Degrado Perugia, è così in via della Ferrovia a Fontivegge
Degrado Perugia, è così in via della Ferrovia a Fontivegge

da Giulietto Albioni
Degrado Perugia. Una serata-nottata di ordinario degrado in via della Ferrovia a Fontivegge. Verso le 21,30 arrivano quattro ragazzi, due ragazzi e due ragazze, delle quali una di non più di 14 anni, extracomunitari ecuadoregni. Quello più grande, accompagnato da un cane pit-bull si siede lungo la strada, come in attesa: dopo una mezz’ora arriva una station-wagon color argento dalla quale scende uno strano individuo con codino, che chiede informazioni a questo ragazzo e ne riceve in cambio anche una sigaretta.

Dieci minuti di chiacchiere più o meno sensate, poi “codino” si dirige verso la stazione. Ritornerà un paio di ore dopo, giustificandosi che non si ricordava dove avesse lasciato l’auto.

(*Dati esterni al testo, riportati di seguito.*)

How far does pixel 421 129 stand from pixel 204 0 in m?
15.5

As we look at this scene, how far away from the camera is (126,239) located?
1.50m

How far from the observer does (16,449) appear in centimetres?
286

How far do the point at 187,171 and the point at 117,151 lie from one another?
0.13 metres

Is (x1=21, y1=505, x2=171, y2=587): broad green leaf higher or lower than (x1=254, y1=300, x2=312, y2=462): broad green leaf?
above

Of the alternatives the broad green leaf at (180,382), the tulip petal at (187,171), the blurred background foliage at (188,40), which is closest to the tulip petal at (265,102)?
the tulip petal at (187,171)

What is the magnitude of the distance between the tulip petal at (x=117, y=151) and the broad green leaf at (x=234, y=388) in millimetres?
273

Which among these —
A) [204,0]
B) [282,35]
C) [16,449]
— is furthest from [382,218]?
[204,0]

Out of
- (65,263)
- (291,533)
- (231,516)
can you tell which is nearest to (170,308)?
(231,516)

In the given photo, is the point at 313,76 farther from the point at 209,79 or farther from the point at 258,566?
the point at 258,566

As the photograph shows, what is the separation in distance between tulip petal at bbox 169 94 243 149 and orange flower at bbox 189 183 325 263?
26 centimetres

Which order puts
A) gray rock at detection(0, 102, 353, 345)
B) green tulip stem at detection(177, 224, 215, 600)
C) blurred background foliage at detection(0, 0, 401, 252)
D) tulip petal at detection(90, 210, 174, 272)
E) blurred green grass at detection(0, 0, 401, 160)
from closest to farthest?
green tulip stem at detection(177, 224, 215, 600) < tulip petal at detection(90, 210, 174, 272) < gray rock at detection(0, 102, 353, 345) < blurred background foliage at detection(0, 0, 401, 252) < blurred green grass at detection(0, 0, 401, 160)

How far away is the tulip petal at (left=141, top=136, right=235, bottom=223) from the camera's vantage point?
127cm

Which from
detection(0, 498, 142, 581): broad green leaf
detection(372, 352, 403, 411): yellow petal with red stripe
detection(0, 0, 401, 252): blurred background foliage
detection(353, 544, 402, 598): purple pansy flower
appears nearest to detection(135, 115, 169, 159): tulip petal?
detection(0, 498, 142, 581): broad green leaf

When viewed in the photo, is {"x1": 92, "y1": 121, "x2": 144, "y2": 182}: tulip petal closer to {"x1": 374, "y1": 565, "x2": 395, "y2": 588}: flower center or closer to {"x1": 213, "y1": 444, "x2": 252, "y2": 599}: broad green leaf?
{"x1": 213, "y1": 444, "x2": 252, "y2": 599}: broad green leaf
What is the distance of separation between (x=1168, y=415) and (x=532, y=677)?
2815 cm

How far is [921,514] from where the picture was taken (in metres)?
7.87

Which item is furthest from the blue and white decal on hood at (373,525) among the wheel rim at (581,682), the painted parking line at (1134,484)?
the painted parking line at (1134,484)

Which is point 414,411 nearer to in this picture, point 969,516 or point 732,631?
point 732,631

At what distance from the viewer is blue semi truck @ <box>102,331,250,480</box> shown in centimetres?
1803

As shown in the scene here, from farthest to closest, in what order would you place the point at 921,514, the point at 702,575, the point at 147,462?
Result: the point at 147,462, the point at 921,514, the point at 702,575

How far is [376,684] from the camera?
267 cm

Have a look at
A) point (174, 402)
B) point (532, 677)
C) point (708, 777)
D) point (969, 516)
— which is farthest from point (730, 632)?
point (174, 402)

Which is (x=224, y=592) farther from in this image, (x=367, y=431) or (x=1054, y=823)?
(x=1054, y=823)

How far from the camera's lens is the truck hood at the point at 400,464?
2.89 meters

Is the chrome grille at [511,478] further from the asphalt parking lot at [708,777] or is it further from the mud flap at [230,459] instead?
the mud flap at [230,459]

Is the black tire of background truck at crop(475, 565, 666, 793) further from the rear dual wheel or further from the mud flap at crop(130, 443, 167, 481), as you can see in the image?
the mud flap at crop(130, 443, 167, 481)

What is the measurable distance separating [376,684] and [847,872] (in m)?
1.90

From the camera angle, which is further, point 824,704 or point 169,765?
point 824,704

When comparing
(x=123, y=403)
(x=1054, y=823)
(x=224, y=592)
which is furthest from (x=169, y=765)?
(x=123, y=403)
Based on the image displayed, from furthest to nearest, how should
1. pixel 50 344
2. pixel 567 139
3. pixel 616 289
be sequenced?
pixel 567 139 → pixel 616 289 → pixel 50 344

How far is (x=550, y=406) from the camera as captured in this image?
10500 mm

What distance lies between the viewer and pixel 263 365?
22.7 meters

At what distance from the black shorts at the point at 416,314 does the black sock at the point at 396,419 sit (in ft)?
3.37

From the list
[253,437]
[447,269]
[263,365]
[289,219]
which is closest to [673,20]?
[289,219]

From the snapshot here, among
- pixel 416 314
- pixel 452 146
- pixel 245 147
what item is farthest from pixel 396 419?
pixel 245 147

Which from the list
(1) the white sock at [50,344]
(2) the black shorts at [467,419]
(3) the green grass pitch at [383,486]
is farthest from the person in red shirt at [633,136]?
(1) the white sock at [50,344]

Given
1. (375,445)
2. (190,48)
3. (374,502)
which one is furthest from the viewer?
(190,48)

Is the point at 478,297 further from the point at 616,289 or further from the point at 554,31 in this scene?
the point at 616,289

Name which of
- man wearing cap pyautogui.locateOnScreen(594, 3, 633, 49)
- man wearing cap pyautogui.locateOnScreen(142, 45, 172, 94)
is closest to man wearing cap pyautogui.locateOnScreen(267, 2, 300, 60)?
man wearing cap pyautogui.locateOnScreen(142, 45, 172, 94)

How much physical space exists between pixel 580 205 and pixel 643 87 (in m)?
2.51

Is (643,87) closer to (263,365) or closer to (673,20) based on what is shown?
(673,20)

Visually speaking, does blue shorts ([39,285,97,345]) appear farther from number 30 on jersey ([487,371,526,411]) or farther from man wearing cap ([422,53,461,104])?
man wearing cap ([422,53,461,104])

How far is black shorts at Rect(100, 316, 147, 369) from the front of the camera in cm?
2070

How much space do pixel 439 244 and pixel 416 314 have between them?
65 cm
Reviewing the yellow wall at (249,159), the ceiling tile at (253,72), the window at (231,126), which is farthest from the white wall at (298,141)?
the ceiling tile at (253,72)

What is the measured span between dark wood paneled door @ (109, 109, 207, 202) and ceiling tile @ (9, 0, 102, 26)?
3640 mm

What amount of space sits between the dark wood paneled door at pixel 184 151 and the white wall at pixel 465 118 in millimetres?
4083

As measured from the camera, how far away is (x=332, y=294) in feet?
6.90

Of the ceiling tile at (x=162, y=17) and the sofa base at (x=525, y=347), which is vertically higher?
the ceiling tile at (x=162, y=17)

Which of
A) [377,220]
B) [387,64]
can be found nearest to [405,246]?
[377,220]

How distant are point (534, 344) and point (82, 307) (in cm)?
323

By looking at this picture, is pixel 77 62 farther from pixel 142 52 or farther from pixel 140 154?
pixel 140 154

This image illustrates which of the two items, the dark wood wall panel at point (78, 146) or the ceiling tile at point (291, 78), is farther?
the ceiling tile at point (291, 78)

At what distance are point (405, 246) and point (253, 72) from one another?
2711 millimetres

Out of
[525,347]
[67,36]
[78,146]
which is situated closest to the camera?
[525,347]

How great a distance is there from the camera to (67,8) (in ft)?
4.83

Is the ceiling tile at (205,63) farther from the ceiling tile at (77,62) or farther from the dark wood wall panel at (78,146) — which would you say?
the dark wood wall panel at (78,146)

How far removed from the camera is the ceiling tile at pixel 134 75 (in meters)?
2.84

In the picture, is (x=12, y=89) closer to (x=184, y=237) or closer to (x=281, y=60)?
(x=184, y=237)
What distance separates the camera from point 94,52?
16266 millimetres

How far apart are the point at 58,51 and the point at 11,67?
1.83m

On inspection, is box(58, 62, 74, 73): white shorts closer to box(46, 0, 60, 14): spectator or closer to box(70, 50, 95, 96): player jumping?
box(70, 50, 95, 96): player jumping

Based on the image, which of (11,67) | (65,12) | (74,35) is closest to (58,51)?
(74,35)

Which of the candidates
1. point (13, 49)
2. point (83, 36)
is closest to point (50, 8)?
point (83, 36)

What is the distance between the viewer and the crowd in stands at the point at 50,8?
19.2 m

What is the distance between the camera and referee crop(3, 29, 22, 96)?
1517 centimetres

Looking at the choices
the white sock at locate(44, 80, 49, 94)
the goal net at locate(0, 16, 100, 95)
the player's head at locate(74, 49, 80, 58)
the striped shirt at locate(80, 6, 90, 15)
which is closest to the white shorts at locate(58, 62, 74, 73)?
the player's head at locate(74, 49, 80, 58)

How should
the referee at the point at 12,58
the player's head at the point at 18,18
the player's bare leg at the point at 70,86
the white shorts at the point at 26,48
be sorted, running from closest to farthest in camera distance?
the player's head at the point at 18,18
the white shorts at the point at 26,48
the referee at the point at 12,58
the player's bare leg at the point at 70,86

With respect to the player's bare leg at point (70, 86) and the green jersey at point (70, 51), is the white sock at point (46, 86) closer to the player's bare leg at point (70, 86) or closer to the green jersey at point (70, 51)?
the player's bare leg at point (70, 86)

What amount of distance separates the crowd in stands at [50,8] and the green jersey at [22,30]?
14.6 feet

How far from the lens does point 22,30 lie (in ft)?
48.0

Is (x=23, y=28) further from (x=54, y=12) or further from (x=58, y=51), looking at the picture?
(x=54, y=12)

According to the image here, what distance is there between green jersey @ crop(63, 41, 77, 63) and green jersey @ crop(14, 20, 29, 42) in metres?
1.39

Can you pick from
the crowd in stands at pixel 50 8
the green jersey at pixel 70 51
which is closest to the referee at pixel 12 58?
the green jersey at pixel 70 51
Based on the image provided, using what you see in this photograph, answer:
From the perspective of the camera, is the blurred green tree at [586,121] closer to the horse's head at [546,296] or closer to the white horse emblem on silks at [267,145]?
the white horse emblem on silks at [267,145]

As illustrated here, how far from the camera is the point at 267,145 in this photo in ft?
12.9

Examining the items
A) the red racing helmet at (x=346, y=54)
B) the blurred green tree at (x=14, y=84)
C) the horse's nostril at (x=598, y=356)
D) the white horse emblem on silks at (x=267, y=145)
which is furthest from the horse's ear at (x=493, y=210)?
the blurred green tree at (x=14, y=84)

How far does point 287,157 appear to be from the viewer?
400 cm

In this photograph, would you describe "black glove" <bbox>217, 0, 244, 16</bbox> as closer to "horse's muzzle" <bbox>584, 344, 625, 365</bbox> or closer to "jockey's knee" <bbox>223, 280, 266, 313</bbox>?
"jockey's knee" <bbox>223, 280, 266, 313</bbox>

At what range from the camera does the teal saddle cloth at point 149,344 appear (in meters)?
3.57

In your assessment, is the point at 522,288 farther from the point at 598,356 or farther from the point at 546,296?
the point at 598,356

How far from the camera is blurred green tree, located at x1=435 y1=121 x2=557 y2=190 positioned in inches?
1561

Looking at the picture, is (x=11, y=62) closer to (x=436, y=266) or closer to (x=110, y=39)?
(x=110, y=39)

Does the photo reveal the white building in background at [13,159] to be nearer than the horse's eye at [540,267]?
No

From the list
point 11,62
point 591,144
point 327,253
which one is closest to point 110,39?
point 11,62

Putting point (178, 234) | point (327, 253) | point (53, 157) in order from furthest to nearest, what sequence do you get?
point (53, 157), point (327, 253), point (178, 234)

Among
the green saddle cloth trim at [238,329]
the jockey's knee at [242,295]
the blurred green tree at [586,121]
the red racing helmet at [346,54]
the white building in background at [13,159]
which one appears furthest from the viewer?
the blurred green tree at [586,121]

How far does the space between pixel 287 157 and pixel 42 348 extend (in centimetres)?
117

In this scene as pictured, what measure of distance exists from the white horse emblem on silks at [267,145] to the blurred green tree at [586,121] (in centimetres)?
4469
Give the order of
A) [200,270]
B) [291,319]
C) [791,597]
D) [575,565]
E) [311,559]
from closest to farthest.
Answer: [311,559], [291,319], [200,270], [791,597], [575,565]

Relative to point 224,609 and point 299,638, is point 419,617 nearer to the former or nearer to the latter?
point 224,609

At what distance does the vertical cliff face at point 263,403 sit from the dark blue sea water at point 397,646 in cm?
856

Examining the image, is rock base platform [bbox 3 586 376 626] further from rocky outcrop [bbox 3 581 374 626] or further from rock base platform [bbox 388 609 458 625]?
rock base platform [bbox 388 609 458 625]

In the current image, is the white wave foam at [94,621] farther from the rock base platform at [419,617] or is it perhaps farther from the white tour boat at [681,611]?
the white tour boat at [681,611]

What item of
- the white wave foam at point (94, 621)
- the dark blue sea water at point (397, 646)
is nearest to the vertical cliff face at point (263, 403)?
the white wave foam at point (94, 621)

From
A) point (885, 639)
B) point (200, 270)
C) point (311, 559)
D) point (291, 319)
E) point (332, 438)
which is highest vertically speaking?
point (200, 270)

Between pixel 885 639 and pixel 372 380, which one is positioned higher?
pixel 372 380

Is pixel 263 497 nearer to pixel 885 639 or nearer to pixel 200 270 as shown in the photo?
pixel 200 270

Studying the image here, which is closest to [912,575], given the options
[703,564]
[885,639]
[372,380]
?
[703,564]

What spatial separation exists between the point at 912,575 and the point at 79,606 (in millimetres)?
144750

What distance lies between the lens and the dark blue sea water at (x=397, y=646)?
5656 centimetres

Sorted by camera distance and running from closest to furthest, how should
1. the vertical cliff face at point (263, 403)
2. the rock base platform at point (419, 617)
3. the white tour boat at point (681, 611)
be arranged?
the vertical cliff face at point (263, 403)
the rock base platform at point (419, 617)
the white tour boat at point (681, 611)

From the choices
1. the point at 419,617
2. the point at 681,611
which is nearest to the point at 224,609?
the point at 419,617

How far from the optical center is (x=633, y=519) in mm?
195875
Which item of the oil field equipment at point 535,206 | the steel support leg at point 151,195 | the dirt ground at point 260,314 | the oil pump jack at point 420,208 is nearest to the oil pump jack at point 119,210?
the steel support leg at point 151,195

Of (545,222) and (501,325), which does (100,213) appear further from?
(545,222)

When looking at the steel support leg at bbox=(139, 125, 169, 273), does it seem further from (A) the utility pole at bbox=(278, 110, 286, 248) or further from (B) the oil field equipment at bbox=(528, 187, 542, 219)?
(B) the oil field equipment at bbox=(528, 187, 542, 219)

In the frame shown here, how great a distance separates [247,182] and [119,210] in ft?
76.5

In questo lasso di tempo i ragazzi vengono riforniti di birra, le cui bottiglie giacciono ancora per terra, da un connazionale abitante in via della Ferrovia, noto fornitore della zona della bionda bevanda, in barba a tutti i divieti di vendita di alcolici in bottiglia, specialmente a minori.

Dopo una mezz’ora di trambusto nell’affacciarmi alla finestra mi accorgo che il ragazzo col cane, si era avvicinato alla macchina di “codino” e vi stava orinando sopra. Alle mie rimostranze ha subito “riposto l’attrezzo”, ritornando dai suoi amici.

Passati circa 15 minuti, mi sono recato in cucina per un bicchiere di acqua e mentre chiudevo le imposte ho beccato le due ragazze che sul piancito davanti casa mia, stavano cercando di soddisfare i loro bisogni “idraulici”. Alla mia serie di improperi, sono scappate ridendo dai loro amici. Per fortuna che verso le 23,15 se ne sono andati.

Ma il bello doveva ancora venire, in quanto il loro connazionale, che durante il pomeriggio, aveva rifornito i “nullafacenti” sudamericani di stanza vicino alla Coop di Fontivegge, di bottiglie su bottiglie di birra, ha avuto il “buongusto” di “organizzare” una seratina con parenti e amici a casa sua. La sua abitazione è di fronte alla nostra, a non più di 10 metri.

Con sottofondo di musiche andine e strilli vari e con la presenza di minori il tutto è durato fino alle 3 di stamattina. Erano talmente ubriachi da non sentire le nostre proteste. Ci siamo rivolti alle 2,30 alla municipale: ancora la stiamo aspettando.

Veramente non ho più parole, se non che siamo in mano ad una gentaglia che non ha mai rispettato e mai rispetterà le normali regole di convivenza e del quieto vivere. Ed è anche per questo che dobbiamo ripulire il quartiere da tutta questa feccia!!! Scusate la prolissità, ma quando ce vo’ ce vo’!